## TASK GOAL
Your task is to reproduce the material exactly.

## AVAILABLE RECORDS
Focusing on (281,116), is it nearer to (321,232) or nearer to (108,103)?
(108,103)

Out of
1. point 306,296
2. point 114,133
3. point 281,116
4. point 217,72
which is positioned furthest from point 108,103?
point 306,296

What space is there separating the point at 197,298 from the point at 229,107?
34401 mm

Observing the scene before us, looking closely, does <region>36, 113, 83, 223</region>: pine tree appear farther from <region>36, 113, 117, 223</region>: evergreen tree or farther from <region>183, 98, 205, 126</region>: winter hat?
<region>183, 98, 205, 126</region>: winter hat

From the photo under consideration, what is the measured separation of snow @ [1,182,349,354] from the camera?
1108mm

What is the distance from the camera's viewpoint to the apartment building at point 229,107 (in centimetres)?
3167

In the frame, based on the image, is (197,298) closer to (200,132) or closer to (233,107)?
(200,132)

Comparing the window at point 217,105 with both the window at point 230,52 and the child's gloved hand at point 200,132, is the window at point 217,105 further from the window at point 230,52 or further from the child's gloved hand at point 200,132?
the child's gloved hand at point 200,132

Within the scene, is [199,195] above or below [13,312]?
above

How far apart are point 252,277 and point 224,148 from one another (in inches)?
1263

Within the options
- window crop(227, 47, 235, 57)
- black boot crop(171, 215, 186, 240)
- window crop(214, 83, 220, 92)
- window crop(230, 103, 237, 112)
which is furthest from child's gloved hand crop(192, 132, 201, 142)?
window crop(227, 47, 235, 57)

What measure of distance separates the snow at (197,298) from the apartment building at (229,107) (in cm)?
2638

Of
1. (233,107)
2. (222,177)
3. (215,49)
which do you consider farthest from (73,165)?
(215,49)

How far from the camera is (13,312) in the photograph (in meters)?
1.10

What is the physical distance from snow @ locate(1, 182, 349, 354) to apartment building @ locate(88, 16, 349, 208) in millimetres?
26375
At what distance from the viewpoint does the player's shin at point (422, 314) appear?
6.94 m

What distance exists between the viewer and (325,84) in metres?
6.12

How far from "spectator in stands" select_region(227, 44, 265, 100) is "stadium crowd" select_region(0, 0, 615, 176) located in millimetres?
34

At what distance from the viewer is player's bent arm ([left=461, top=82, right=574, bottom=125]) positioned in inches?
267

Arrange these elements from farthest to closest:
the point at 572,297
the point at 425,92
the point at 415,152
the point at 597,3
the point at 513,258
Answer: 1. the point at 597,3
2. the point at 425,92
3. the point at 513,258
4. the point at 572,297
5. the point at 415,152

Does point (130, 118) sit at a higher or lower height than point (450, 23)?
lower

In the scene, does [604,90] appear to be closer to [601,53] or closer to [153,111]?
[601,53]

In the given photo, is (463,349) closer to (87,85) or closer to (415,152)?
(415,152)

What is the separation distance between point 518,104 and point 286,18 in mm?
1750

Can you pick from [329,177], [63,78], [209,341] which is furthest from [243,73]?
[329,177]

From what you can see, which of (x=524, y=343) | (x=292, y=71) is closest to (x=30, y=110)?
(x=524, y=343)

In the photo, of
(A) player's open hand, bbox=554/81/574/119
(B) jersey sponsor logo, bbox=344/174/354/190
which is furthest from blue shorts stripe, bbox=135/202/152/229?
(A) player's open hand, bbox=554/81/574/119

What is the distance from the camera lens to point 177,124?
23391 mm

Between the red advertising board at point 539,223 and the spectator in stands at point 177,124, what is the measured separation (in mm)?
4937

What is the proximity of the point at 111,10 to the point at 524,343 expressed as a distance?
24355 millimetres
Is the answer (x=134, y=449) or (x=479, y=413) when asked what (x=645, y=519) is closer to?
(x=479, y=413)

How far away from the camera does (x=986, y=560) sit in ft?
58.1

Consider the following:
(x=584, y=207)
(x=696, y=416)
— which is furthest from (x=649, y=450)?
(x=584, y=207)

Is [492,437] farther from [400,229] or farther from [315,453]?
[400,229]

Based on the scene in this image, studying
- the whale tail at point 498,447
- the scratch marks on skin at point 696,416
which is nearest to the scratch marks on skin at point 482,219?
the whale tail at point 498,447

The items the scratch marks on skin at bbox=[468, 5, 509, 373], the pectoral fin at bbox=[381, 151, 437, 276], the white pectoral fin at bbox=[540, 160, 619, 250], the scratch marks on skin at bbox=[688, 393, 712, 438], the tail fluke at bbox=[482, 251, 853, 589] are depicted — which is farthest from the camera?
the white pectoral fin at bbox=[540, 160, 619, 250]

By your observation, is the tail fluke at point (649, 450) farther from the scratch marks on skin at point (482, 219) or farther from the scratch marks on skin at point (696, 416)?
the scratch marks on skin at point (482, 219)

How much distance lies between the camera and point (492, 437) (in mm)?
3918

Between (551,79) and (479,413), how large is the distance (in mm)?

## WRITTEN SOLUTION
Focusing on (281,116), is it nearer to (321,232) or nearer to (108,103)?
(108,103)

Out of
1. point 306,296
2. point 114,133
3. point 281,116
4. point 217,72
which is positioned furthest from point 108,103?
point 306,296

What space is there separating the point at 197,298 from the point at 229,107?
34401 mm

Observing the scene before us, looking closely, does <region>36, 113, 83, 223</region>: pine tree appear farther from <region>36, 113, 117, 223</region>: evergreen tree or farther from <region>183, 98, 205, 126</region>: winter hat?
<region>183, 98, 205, 126</region>: winter hat

From the photo under consideration, what is the measured separation of snow @ [1,182,349,354] from the camera?
1108mm

What is the distance from the camera's viewpoint to the apartment building at point 229,107 (in centimetres)?
3167

In the frame, based on the image, is (197,298) closer to (200,132) or closer to (233,107)?
(200,132)

Comparing the window at point 217,105 with both the window at point 230,52 and the child's gloved hand at point 200,132, is the window at point 217,105 further from the window at point 230,52 or further from the child's gloved hand at point 200,132?
the child's gloved hand at point 200,132

Within the scene, is [199,195] above or below [13,312]?
above

How far apart are point 252,277 and point 224,148 from one another (in inches)?
1263

Within the options
- window crop(227, 47, 235, 57)
- black boot crop(171, 215, 186, 240)
- window crop(214, 83, 220, 92)
- window crop(230, 103, 237, 112)
which is furthest from child's gloved hand crop(192, 132, 201, 142)?
window crop(227, 47, 235, 57)

What measure of distance separates the snow at (197,298) from the apartment building at (229,107) (in cm)?
2638

Of
1. (233,107)
2. (222,177)
3. (215,49)
which do you consider farthest from (73,165)?
(215,49)

How far from the camera is (13,312) in the photograph (in meters)?
1.10

What is the physical distance from snow @ locate(1, 182, 349, 354) to apartment building @ locate(88, 16, 349, 208) in millimetres?
26375
At what distance from the viewpoint does the player's shin at point (422, 314) appear?
6.94 m

What distance exists between the viewer and (325,84) in metres?
6.12

How far from "spectator in stands" select_region(227, 44, 265, 100) is "stadium crowd" select_region(0, 0, 615, 176) located in millimetres?
34

At what distance from the viewer is player's bent arm ([left=461, top=82, right=574, bottom=125]) positioned in inches?
267

Arrange these elements from farthest to closest:
the point at 572,297
the point at 425,92
the point at 415,152
the point at 597,3
the point at 513,258
Answer: 1. the point at 597,3
2. the point at 425,92
3. the point at 513,258
4. the point at 572,297
5. the point at 415,152

Does point (130, 118) sit at a higher or lower height than point (450, 23)?
lower

In the scene, does [604,90] appear to be closer to [601,53] or closer to [153,111]?
[601,53]

In the given photo, is (463,349) closer to (87,85) or closer to (415,152)?
(415,152)

What is the separation distance between point 518,104 and point 286,18 in mm?
1750

Can you pick from [329,177], [63,78], [209,341] which is furthest from [243,73]?
[329,177]

From what you can see, which of (x=524, y=343) | (x=292, y=71) is closest to (x=30, y=110)?
(x=524, y=343)

In the photo, of
(A) player's open hand, bbox=554/81/574/119
(B) jersey sponsor logo, bbox=344/174/354/190
which is furthest from blue shorts stripe, bbox=135/202/152/229?
(A) player's open hand, bbox=554/81/574/119

What is the distance from the camera lens to point 177,124?
23391 mm

Between the red advertising board at point 539,223 and the spectator in stands at point 177,124, what is the measured separation (in mm)?
4937

What is the proximity of the point at 111,10 to the point at 524,343 expressed as a distance?
24355 millimetres
Is the answer (x=134, y=449) or (x=479, y=413) when asked what (x=645, y=519) is closer to?
(x=479, y=413)

How far away from the camera does (x=986, y=560) sit in ft?
58.1

Consider the following:
(x=584, y=207)
(x=696, y=416)
— which is furthest from (x=649, y=450)?
(x=584, y=207)

Is [492,437] farther from [400,229] or farther from [315,453]?
[400,229]

Based on the scene in this image, studying
- the whale tail at point 498,447
- the scratch marks on skin at point 696,416
which is nearest to the scratch marks on skin at point 482,219?
the whale tail at point 498,447

The items the scratch marks on skin at bbox=[468, 5, 509, 373], the pectoral fin at bbox=[381, 151, 437, 276], the white pectoral fin at bbox=[540, 160, 619, 250], the scratch marks on skin at bbox=[688, 393, 712, 438], the tail fluke at bbox=[482, 251, 853, 589] are depicted — which is farthest from the camera?
the white pectoral fin at bbox=[540, 160, 619, 250]

By your observation, is the tail fluke at point (649, 450) farther from the scratch marks on skin at point (482, 219) or farther from the scratch marks on skin at point (696, 416)?
the scratch marks on skin at point (482, 219)

How much distance lies between the camera and point (492, 437) (in mm)?
3918

Between (551,79) and (479,413), how large is the distance (in mm)?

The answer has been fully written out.